Grande sensação trouxera a Fernanda o casamento e, mulher bondosa e inteligente, cumulou de carinho e felicidade o ente a quem se entregara de corpo e alma, adorando-o, ora em grave silêncio, ora em verdadeiro arroubo infantil.

Plena a sua felicidade, porém efêmera, como sempre soe acontecer.

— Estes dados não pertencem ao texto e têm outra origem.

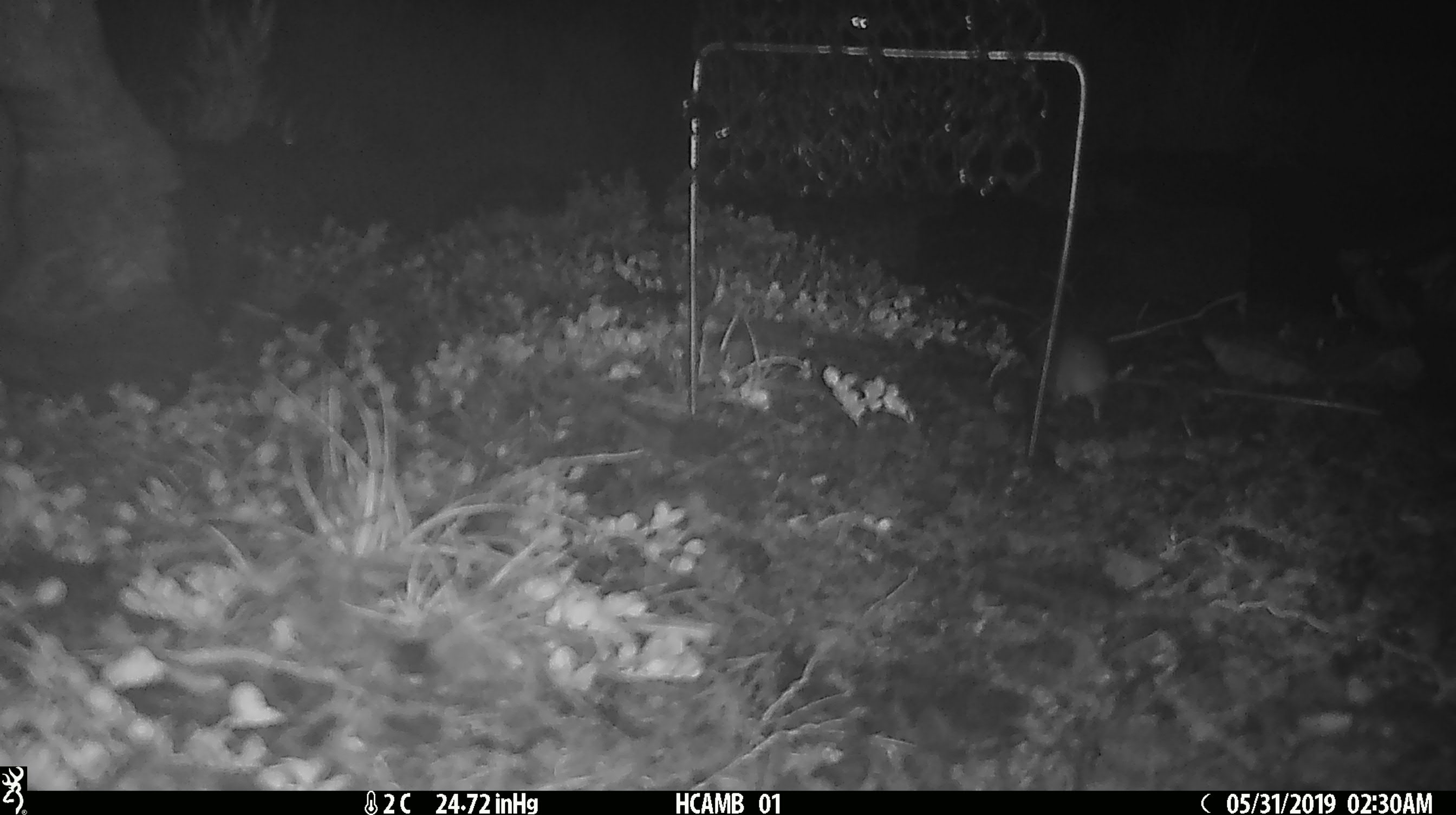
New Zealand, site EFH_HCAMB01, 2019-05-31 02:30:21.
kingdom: Animalia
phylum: Chordata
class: Mammalia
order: Rodentia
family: Muridae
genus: Mus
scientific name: Mus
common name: mouse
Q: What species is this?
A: Mouse (Mus).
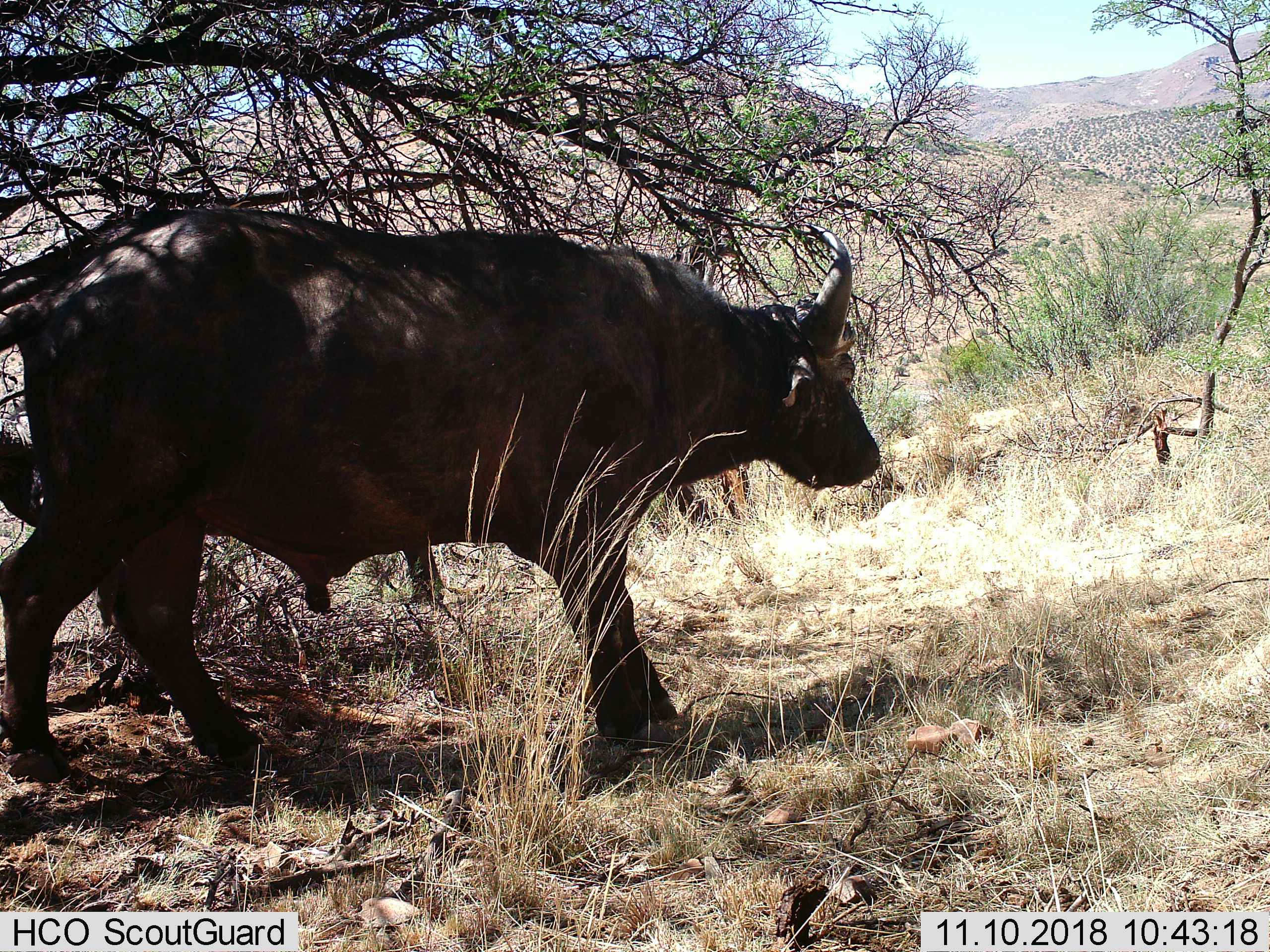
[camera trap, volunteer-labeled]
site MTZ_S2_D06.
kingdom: Animalia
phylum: Chordata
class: Mammalia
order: Artiodactyla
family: Bovidae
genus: Syncerus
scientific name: Syncerus caffer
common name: african buffalo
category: buffalo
Buffalo (african buffalo) (Syncerus caffer), count 1. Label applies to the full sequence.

Quando, na fusão completa do seu amor, na compreensão absoluta da vida sexual, a natureza lhe anunciara um filho e esse filho, lourinho e bonitinho, lhe nascera numa risonha manhã de abril, desmoronara-se, como um grande bloco de pedra a cair num abismo, a felicidade que ela julgara conservar toda a vida. 

Mês e meio após o nascimento da criança, quando, recostada nos travesseiros, dia a amamentava, fixando-a bem, ficou um instante atordoada, perplexa: tomou o bebezinho que chorava, virou-o, ergueu-o, abriu-lhe os olhos, limpando-os do pranto, estudando-lhe as feiçãozinhas delicadas ainda não bastante delineadas... Santo Deus! por um desses caprichos cruéis da natureza, a que a ciência chama de "impregnação afetiva", seu filho saíra exatamente parecido com o noivo desprezado! A mesma cor de olhos, o mesmo talho exótico da boca, a mesma linha do nariz!

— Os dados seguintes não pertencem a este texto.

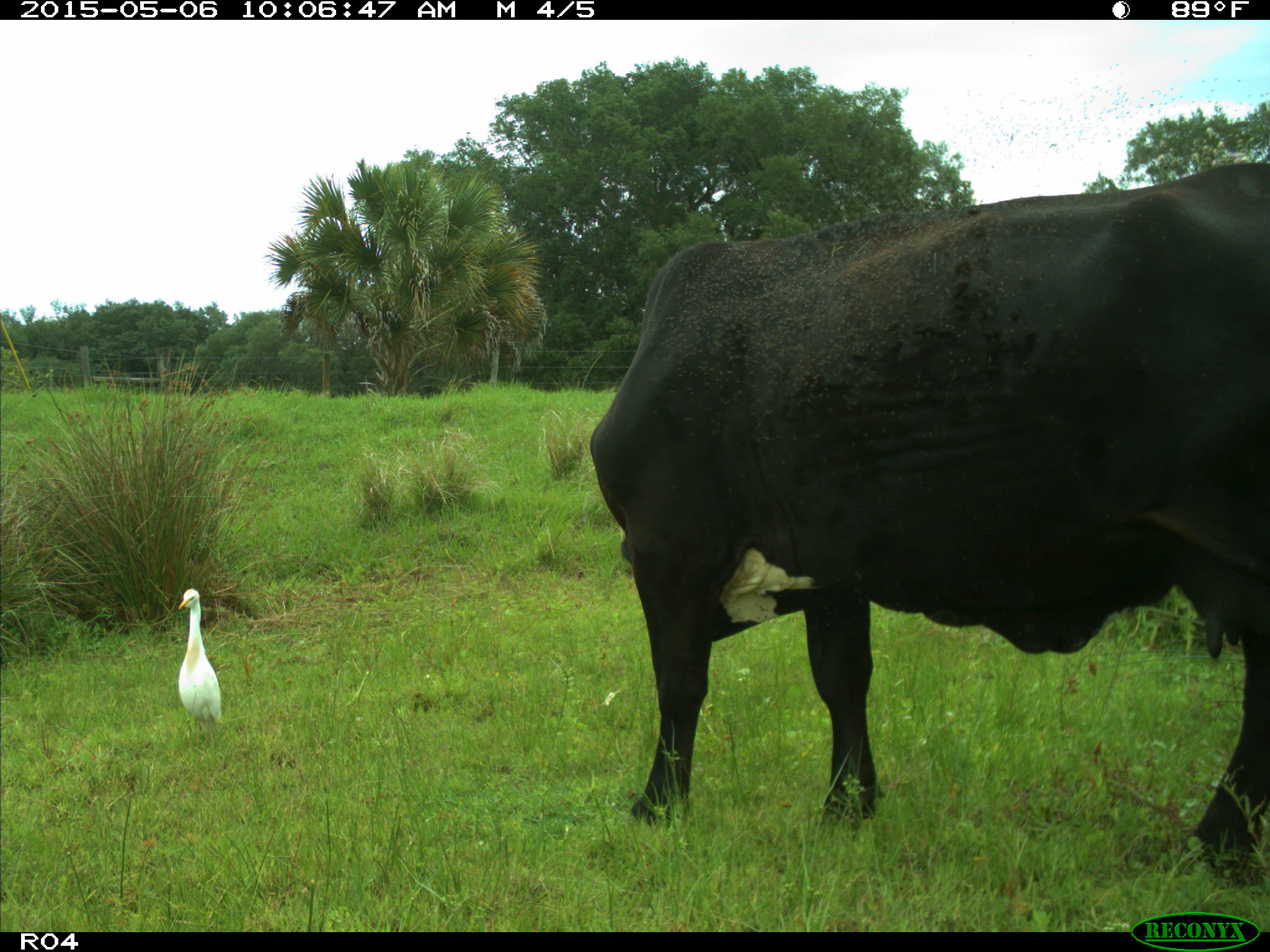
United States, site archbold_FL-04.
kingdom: Animalia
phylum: Chordata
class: Mammalia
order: Artiodactyla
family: Bovidae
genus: Bos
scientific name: Bos taurus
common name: domestic cow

Repentino choro nervoso sacudiu-a toda e os seus longos cabelos castanhos, desprendendo-se dos grampos que os seguravam, espalharam-se pela cama, cintilantes, dourados pelos raios solares que entravam pela janela.

Era então por isso que seu marido, num desprezo brutal e grosseiro, a abandonara aos cuidados da enfermeira e da governante, dela não se ocupando mais!

Para que esse castigo tremendo? Oh! antes houvesse morrido no parto, em vez de sofrer tanto nele! 

Odiou, então, a criança. Desejou-lhe até a morte. Mas veio-lhe o remorso, gritou-lhe nas entranhas o amor materno e, recolhendo-se à sua grande dor, entregou-se toda à criação daquele inocente que, sem saber, lhe viera amargar para sempre a vida.

Sofria verdadeira tortura com o desprezo do  esposo. Almoçava e jantava sozinha e, se o procurava, era repelida com rudeza.

Começou então a desanimar, a sentir uma desagradável sensação de depressão hipocondríaca e a convencer-se da inutilidade de qualquer esforço no sentido de readquirir o amor dele. 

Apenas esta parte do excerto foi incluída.